Assignment:
Rewrite the records from the line containing "What is the value for 2019" up to and including the line containing "Do the values rise or fall moving" as a numbered list, leaving out blank lines and the pictures.

Records shown:
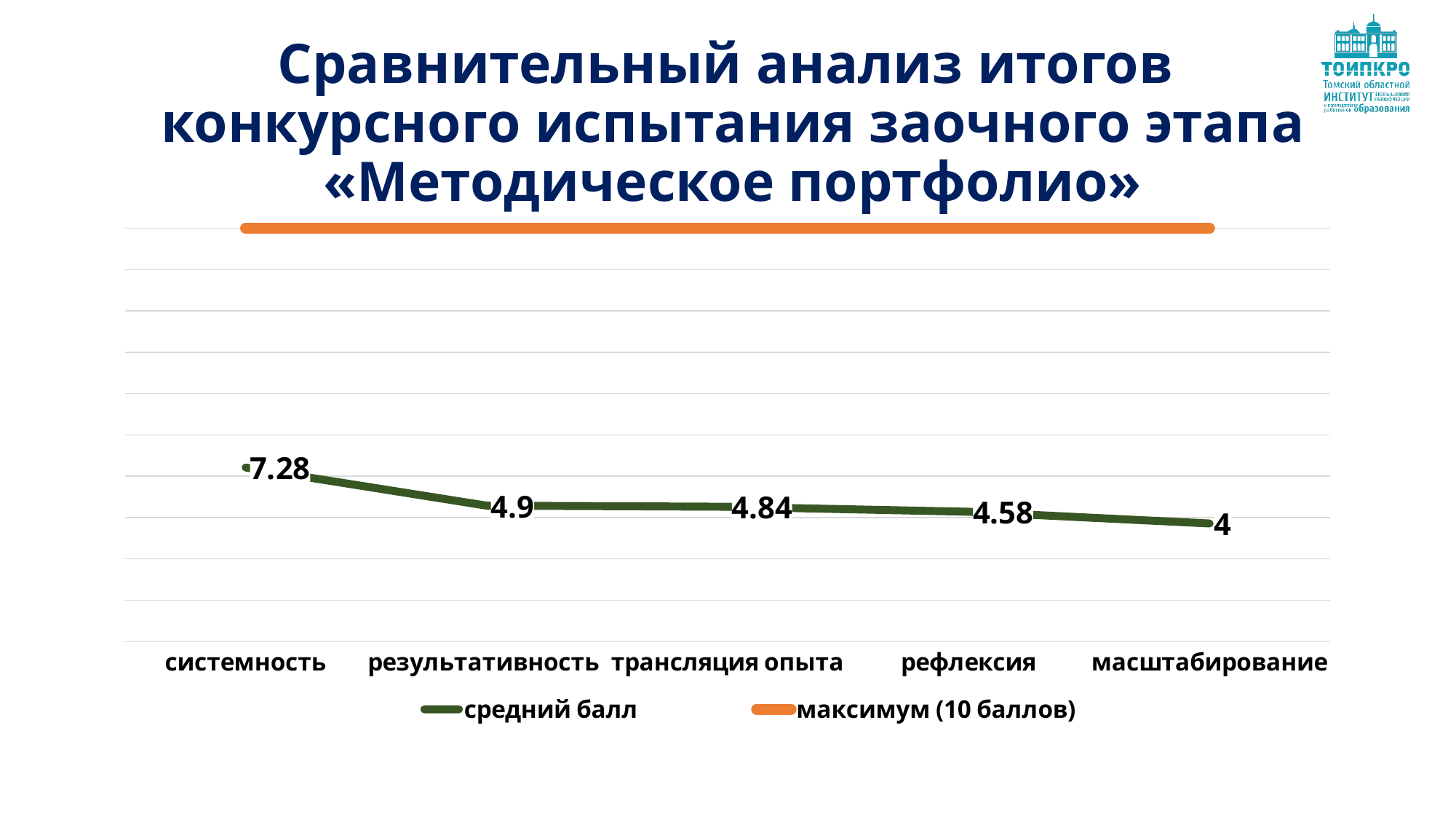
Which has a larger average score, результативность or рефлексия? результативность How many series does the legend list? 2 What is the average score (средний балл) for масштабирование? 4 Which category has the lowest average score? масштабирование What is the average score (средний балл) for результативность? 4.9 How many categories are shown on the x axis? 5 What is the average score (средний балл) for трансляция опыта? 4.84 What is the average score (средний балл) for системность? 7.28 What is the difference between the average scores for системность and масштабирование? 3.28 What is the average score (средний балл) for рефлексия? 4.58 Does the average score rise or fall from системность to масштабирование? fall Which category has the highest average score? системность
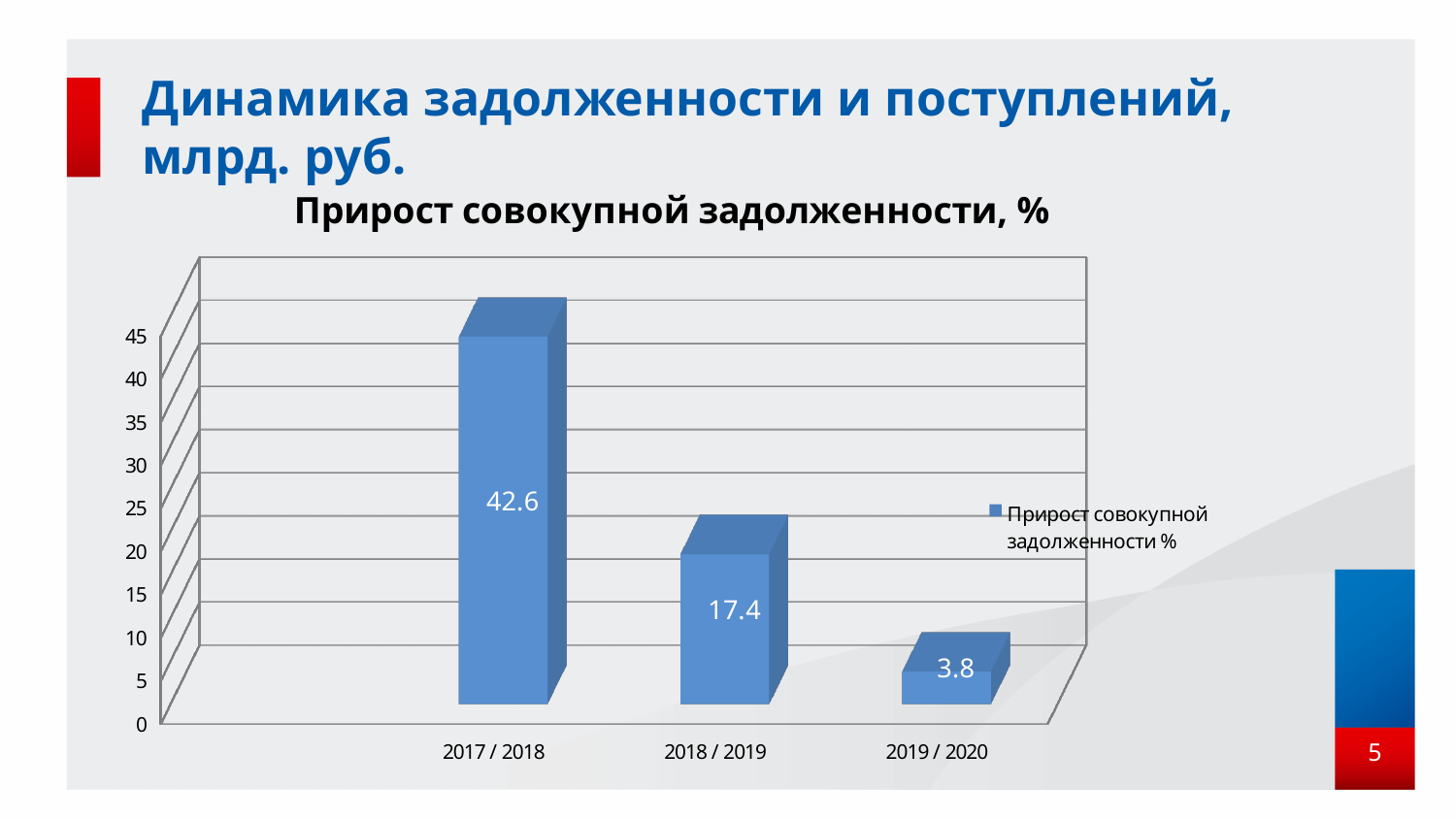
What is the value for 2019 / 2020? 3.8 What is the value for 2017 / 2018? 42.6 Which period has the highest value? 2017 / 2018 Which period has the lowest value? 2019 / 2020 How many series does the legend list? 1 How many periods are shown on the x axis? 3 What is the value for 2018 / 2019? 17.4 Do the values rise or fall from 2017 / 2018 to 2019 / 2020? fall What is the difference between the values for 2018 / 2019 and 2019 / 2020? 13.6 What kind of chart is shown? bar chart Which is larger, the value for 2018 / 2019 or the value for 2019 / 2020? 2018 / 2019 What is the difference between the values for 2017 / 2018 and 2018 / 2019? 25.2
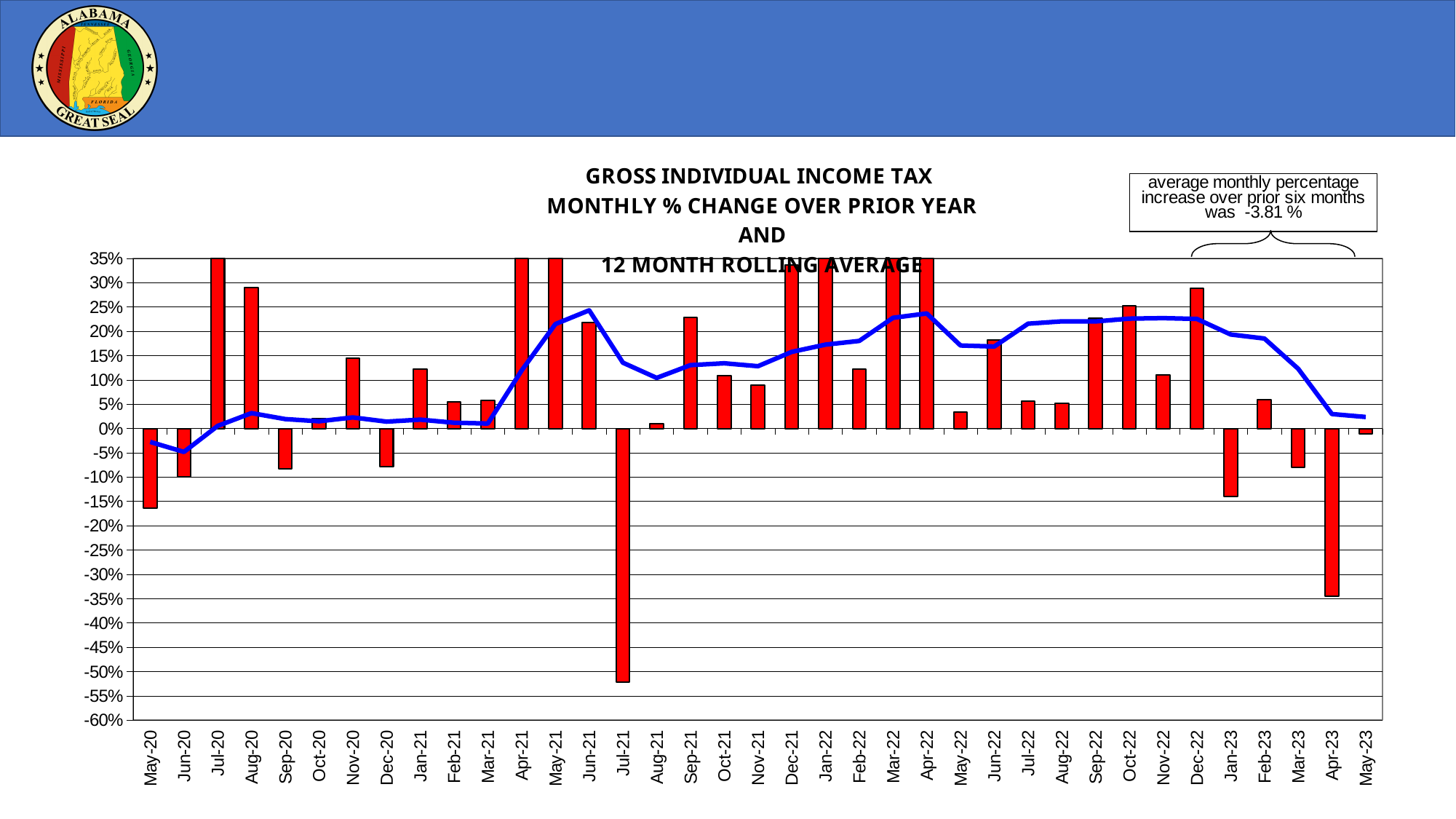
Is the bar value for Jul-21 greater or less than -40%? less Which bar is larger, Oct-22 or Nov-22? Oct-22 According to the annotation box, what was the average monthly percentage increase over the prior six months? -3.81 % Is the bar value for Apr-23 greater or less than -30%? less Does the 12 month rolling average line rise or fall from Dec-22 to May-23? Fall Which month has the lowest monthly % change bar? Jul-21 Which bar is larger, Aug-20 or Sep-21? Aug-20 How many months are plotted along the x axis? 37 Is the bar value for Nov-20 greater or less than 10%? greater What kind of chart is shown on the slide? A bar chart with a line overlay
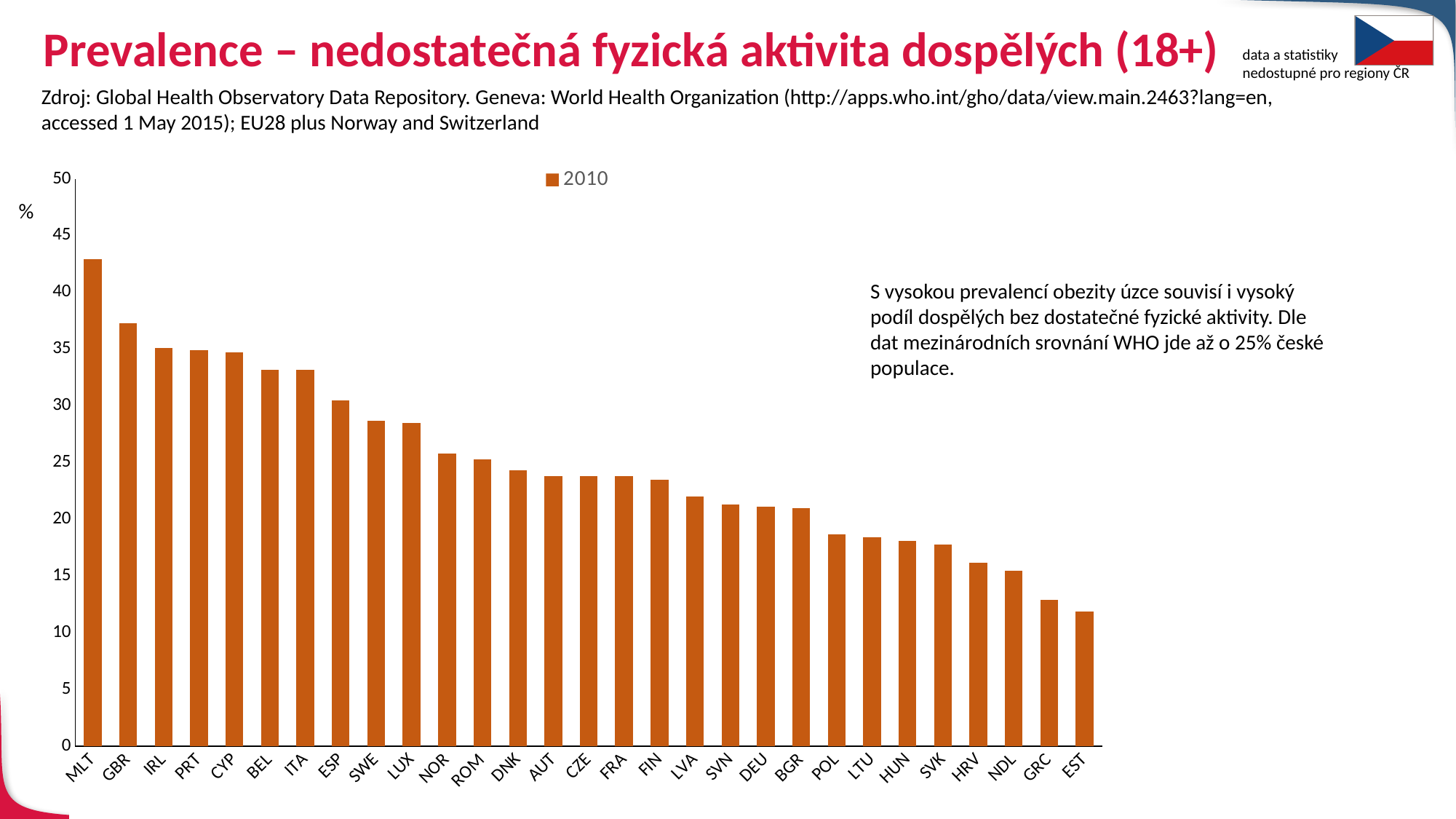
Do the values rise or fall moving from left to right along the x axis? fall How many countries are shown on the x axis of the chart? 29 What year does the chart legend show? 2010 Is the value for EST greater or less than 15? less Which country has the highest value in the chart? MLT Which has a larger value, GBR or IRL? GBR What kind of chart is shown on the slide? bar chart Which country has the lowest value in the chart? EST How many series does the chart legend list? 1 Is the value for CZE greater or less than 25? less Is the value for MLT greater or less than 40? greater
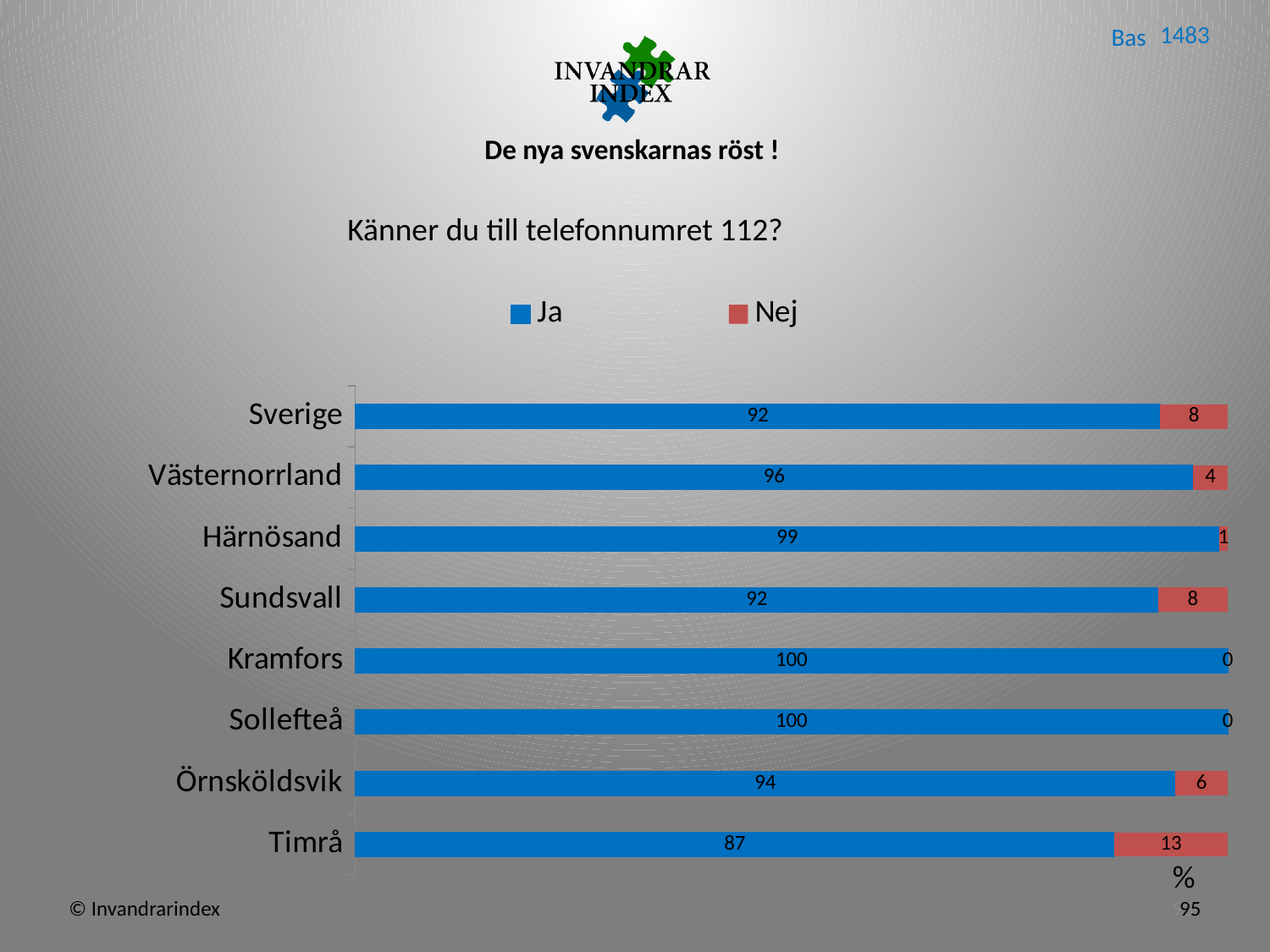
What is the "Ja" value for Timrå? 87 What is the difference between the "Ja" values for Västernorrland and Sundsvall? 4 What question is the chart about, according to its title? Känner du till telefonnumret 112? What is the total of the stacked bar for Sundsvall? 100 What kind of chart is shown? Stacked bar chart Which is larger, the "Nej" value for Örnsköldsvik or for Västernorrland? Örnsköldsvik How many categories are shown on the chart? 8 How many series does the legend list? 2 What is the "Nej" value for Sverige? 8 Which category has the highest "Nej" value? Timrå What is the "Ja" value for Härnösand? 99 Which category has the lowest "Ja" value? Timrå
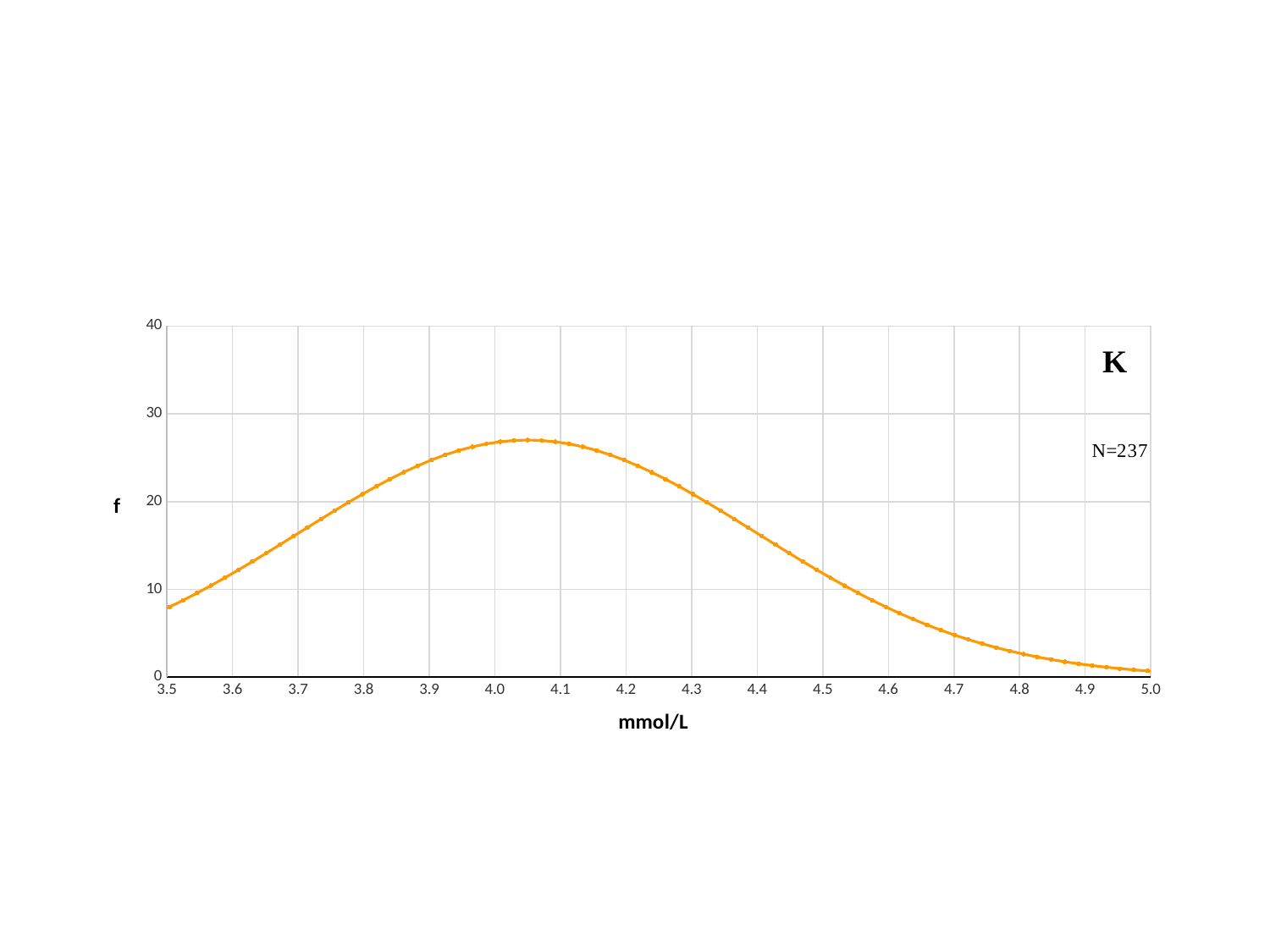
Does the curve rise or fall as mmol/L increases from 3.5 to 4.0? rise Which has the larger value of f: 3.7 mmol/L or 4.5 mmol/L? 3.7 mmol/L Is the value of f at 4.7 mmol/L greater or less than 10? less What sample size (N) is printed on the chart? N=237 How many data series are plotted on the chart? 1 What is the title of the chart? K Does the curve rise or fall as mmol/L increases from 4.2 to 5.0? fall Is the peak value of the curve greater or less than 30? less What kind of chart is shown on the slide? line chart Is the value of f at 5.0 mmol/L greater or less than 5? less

Task solution:
1. What is the value for 2019 / 2020? 3.8 What is the value for 2017 / 2018? 42.6 Which period has the highest value? 2017 / 2018 Which period has the lowest value? 2019 / 2020 How many series does the legend list? 1 How many periods are shown on the x axis? 3 What is the value for 2018 / 2019? 17.4 Do the values rise or fall from 2017 / 2018 to 2019 / 2020? fall What is the difference between the values for 2018 / 2019 and 2019 / 2020? 13.6 What kind of chart is shown? bar chart Which is larger, the value for 2018 / 2019 or the value for 2019 / 2020? 2018 / 2019 What is the difference between the values for 2017 / 2018 and 2018 / 2019? 25.2
2. Is the bar value for Jul-21 greater or less than -40%? less Which bar is larger, Oct-22 or Nov-22? Oct-22 According to the annotation box, what was the average monthly percentage increase over the prior six months? -3.81 % Is the bar value for Apr-23 greater or less than -30%? less Does the 12 month rolling average line rise or fall from Dec-22 to May-23? Fall Which month has the lowest monthly % change bar? Jul-21 Which bar is larger, Aug-20 or Sep-21? Aug-20 How many months are plotted along the x axis? 37 Is the bar value for Nov-20 greater or less than 10%? greater What kind of chart is shown on the slide? A bar chart with a line overlay
3. Do the values rise or fall moving from left to right along the x axis? fall How many countries are shown on the x axis of the chart? 29 What year does the chart legend show? 2010 Is the value for EST greater or less than 15? less Which country has the highest value in the chart? MLT Which has a larger value, GBR or IRL? GBR What kind of chart is shown on the slide? bar chart Which country has the lowest value in the chart? EST How many series does the chart legend list? 1 Is the value for CZE greater or less than 25? less Is the value for MLT greater or less than 40? greater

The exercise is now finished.